[CHALLENGE A]:
Name the things the interview lists as specific sources of inspiration.

[TEXT]:
Cheryl Barton, PLA, FASLA, FAAR is a landscape architect, sustainable sites educator and the creative director of the O|CB studio in San Francisco, which she founded in 1994. She has established a national reputation for the seamless integration of design excellence and environmental intelligence in her work. She is an internationally known lecturer and visiting critic.


What are you drawing inspiration from right now?

The unique physical and cultural circumstances of our projects are my greatest source of inspiration. This concept of ‘being where you are’ is fundamental to my Theory of HERE, which I discussed recently in a lecture at the Black Rock Design Institute (think Burning Man). More specifically, I am inspired by:

Design Science. We teamed with knowledgeable natural scientists and computational designers on a master planning project for a new global campus for Google. It was an opportunity for us to foreground ecological systems thinking and to enlighten software engineers about the extraordinary potential for a future green/blue infrastructure for their campus and a new landscape ‘operating system’ for the next 100 years. Trans-disciplinary collisions around the approach to future-proofing the site — net-zero water, for example — exposed additional opportunities for us to drive the infrastructure conversation. On another project trajectory, employing the client’s computational design approach inspired us to create new visualization tools to assist them in understanding site and landscape programming options.

Berlin. More than 50% of the world’s population now inhabits cities and that trend is continuing. Berlin is a great model of ‘life between buildings’ that exemplifies city re-making that is authentic to place, yet diverse. Wartime destruction of the urban fabric resulted in opportunities to develop green infrastructure corridors from the edges of the city into its center. Neighborhoods, memorial spaces, museums, and parks are eccentric and culturally genuine; they inspire experimentation; the city has retained grit and character without sanitizing everything.

The (California) Drought: To paraphrase a radical 60s adage: Never let a serious drought go to waste. We are in a pivotal moment to modify public behavior about water and to drive home the message that strategies for recharging aquifers are a more critical priority than the standard engineering approach of shunting stormwater away from a site. On every project, we are challenging the stormwater management strategies of civil engineers and jurisdictional agencies to move beyond bio-swales. We seek to demonstrate how intelligent site and landscape design can integrate recharge, stormwater management, new habitat and poetic, resilient landscapes.

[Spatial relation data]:
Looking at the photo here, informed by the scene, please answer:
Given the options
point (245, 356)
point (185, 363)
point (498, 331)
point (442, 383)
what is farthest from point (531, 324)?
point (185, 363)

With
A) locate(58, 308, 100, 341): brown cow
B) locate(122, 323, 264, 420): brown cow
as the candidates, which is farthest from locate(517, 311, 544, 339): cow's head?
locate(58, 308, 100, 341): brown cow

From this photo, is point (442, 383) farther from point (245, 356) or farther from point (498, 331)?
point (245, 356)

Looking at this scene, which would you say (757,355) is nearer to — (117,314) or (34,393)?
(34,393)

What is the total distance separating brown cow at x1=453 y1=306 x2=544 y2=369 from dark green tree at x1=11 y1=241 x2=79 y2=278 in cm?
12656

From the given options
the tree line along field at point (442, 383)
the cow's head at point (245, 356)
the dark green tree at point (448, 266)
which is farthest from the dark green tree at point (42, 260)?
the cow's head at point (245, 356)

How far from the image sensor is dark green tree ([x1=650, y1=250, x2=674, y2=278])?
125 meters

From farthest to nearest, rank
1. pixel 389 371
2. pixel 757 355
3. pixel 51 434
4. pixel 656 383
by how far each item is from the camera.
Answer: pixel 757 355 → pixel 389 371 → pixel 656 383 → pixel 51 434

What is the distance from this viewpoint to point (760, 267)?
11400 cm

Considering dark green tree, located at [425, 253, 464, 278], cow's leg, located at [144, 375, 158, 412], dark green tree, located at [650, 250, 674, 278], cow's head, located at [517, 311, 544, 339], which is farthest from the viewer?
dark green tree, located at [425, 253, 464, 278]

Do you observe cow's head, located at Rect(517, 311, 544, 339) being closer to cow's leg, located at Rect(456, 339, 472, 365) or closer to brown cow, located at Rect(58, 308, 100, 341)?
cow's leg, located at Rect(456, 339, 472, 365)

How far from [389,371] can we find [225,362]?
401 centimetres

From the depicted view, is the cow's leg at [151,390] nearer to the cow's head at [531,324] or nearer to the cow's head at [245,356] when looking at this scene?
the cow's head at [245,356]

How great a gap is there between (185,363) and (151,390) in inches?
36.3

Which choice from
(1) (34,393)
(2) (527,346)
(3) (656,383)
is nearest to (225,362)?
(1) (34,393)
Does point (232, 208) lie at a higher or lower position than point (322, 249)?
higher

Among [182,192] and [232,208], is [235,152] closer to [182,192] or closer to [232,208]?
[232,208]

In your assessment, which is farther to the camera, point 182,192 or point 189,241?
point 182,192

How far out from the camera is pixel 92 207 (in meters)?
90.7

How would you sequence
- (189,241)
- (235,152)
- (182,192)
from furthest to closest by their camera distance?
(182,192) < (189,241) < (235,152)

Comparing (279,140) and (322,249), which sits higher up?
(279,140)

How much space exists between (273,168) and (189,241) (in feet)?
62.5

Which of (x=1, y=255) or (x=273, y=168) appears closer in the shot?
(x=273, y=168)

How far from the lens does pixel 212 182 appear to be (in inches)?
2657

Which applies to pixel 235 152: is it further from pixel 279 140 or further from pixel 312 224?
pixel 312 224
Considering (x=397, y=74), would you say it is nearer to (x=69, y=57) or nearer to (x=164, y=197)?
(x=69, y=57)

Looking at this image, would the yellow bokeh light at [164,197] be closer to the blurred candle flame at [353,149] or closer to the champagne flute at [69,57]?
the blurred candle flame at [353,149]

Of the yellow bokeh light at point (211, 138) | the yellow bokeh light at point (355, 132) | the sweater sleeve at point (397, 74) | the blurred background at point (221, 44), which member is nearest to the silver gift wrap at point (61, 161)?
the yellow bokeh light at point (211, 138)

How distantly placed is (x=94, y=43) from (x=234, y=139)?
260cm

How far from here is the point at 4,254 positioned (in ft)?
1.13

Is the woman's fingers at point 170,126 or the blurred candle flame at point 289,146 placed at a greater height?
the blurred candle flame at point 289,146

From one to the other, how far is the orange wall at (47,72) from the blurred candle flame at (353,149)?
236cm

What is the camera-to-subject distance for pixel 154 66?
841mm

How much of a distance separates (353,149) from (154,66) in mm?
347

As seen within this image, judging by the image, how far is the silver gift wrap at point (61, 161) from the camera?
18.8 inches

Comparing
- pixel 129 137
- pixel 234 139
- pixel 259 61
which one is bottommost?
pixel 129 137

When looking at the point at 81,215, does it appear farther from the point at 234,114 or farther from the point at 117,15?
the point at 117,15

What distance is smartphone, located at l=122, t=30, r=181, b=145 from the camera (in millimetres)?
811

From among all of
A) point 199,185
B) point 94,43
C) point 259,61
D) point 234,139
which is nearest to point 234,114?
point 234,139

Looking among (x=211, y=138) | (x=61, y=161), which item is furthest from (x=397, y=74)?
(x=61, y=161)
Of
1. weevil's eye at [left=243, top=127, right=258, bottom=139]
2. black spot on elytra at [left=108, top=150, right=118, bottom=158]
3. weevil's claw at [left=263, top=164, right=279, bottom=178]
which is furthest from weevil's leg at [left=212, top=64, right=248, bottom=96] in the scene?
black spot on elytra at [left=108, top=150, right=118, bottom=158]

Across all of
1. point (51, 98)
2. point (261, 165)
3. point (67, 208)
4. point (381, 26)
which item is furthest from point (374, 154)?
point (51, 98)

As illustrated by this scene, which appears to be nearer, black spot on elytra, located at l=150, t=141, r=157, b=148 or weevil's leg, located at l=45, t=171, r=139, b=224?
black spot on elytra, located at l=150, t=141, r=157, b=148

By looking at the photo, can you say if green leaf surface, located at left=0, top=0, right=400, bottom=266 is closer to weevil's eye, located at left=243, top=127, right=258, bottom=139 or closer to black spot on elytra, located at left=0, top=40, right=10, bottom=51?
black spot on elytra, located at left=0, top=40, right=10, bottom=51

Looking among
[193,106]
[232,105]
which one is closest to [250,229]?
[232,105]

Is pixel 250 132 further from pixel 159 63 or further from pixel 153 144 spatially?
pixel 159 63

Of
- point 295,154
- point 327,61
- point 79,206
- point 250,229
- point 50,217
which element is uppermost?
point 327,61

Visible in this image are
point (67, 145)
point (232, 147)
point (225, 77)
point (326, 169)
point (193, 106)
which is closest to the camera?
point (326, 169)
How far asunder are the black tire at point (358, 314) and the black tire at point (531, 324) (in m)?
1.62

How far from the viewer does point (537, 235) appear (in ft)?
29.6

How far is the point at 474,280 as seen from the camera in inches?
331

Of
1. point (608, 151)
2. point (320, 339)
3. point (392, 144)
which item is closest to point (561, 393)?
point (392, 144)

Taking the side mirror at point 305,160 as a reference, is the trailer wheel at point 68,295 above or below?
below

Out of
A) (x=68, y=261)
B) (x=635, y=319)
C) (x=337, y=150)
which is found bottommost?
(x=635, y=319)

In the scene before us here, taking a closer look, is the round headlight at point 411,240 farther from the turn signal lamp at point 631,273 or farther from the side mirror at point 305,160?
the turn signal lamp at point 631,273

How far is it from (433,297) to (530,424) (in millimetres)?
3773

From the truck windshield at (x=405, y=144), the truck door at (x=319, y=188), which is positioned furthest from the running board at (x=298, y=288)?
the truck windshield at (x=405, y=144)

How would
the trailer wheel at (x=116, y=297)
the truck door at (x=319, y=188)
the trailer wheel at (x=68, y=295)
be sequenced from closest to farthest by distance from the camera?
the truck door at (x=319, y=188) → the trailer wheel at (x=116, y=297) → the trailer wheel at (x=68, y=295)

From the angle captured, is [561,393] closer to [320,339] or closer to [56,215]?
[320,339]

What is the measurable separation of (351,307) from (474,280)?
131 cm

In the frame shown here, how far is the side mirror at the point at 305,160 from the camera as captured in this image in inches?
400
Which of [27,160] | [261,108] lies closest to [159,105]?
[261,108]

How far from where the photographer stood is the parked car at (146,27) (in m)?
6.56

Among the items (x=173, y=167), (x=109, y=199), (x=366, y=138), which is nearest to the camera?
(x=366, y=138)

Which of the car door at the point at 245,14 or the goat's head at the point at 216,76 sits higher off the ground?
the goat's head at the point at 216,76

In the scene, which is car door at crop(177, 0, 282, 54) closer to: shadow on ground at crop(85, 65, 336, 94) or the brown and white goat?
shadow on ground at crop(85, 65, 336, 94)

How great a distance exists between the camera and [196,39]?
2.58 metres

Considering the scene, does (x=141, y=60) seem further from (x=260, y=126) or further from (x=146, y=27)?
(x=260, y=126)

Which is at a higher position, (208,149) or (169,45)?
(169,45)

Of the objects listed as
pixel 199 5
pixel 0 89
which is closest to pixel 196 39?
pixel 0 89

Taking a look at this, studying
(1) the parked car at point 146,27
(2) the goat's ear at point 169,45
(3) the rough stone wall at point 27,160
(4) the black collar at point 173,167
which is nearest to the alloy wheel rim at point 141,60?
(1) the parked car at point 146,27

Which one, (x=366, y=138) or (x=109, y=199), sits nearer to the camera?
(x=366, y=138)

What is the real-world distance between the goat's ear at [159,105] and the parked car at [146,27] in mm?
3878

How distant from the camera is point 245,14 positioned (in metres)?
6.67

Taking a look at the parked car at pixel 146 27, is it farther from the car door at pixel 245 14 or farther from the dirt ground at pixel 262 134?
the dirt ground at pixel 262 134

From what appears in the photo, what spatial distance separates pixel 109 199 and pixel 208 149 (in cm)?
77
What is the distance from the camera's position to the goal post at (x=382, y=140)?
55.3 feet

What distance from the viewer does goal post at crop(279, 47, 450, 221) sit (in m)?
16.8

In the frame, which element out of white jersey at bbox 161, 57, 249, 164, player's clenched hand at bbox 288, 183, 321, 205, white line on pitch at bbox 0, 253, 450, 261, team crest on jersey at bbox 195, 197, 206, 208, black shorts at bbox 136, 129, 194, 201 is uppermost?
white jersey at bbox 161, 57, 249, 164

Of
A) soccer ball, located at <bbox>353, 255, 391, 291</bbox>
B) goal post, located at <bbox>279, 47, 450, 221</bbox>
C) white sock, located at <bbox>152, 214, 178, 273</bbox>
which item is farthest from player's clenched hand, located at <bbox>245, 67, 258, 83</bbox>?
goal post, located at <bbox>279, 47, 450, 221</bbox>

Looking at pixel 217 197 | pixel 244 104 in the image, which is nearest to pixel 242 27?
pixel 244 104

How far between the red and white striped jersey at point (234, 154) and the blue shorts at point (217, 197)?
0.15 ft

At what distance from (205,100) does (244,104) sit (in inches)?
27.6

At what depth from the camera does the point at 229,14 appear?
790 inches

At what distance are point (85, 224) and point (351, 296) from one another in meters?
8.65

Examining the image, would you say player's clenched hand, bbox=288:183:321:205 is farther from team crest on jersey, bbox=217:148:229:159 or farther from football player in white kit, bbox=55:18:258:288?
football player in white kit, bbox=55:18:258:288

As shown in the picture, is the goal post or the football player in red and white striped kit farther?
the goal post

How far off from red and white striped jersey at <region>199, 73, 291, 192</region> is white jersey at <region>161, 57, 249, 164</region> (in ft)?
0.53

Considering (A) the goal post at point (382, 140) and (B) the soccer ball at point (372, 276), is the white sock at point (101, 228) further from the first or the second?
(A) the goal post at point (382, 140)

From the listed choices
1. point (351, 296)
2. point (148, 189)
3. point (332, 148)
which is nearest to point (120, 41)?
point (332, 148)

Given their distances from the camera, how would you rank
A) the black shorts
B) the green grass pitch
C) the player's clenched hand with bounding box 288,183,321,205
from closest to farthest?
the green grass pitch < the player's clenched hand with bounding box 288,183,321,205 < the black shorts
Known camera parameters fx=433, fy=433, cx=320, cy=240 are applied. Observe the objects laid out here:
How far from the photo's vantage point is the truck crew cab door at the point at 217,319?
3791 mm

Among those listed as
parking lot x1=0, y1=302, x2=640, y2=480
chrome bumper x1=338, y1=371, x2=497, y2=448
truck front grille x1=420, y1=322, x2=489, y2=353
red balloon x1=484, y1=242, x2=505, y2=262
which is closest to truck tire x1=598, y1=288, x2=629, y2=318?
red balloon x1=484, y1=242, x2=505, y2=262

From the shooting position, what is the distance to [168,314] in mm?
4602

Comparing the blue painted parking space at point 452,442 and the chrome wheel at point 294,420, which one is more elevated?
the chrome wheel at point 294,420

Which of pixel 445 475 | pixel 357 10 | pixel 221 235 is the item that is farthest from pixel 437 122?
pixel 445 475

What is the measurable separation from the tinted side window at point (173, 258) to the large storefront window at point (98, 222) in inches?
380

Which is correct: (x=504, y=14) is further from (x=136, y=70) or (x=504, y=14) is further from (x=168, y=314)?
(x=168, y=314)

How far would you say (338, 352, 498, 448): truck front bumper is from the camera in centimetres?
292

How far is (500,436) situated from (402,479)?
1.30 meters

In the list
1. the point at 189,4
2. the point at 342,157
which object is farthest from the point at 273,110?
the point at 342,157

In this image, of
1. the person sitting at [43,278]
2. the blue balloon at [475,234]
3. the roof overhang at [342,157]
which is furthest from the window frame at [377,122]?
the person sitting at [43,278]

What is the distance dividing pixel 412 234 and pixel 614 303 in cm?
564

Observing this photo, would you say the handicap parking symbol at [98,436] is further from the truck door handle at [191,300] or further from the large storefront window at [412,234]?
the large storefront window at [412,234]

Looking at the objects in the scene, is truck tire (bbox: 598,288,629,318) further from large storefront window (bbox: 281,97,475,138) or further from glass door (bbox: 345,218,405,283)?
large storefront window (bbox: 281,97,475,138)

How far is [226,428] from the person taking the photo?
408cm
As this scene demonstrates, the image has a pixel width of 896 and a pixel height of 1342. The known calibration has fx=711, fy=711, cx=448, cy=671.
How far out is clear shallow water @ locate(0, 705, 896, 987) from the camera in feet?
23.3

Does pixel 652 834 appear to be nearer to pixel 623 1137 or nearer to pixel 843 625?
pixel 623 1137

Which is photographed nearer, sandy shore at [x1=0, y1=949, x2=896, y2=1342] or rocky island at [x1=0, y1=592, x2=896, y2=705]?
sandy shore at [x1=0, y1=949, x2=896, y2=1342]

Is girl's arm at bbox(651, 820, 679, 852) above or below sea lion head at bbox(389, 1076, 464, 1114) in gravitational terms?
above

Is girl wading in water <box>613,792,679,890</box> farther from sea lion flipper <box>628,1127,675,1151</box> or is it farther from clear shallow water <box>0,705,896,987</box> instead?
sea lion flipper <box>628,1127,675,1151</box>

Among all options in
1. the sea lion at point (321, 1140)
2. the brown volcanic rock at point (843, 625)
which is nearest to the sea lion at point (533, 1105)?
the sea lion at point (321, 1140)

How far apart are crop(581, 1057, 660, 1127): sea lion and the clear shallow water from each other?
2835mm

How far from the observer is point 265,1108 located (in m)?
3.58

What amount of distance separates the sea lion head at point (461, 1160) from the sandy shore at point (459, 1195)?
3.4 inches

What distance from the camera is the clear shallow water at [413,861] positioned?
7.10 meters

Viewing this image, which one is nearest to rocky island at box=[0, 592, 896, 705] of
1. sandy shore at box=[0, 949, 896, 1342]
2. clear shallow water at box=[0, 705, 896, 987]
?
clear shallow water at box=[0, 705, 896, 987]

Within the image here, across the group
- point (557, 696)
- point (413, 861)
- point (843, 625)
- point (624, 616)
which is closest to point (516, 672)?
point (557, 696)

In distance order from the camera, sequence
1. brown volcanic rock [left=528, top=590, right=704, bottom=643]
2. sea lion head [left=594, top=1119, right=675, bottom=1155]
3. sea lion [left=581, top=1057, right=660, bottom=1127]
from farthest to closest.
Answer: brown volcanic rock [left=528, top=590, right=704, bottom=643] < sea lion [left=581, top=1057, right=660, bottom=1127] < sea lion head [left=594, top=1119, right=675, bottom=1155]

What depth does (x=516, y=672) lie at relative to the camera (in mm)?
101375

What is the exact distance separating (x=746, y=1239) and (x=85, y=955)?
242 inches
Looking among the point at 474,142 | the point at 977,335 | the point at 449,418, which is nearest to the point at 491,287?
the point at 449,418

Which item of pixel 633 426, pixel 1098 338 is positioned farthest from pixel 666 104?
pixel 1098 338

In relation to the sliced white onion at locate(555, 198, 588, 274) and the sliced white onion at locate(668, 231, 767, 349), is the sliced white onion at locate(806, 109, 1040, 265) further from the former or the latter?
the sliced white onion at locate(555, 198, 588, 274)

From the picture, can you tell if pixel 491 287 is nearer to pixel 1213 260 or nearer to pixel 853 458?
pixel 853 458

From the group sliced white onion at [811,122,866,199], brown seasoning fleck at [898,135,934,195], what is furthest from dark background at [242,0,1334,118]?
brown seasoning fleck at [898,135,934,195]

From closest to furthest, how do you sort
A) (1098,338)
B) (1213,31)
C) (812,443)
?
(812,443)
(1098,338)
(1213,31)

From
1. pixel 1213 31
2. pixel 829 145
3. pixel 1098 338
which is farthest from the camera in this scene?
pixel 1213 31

[CHALLENGE B]:
Show every line of the rows that contains the word "parked". Case counts.

[FINISHED ANSWER A]:
Design Science, Berlin, The (California) Drought

[FINISHED ANSWER B]:
How far from where the photographer stood is the parked car at (146,27) (in m)?
(1) the parked car at point 146,27
(1) the parked car at point 146,27
What is the real-world distance between the goat's ear at [159,105] and the parked car at [146,27] in mm?
Taking a look at the parked car at pixel 146 27, is it farther from the car door at pixel 245 14 or farther from the dirt ground at pixel 262 134?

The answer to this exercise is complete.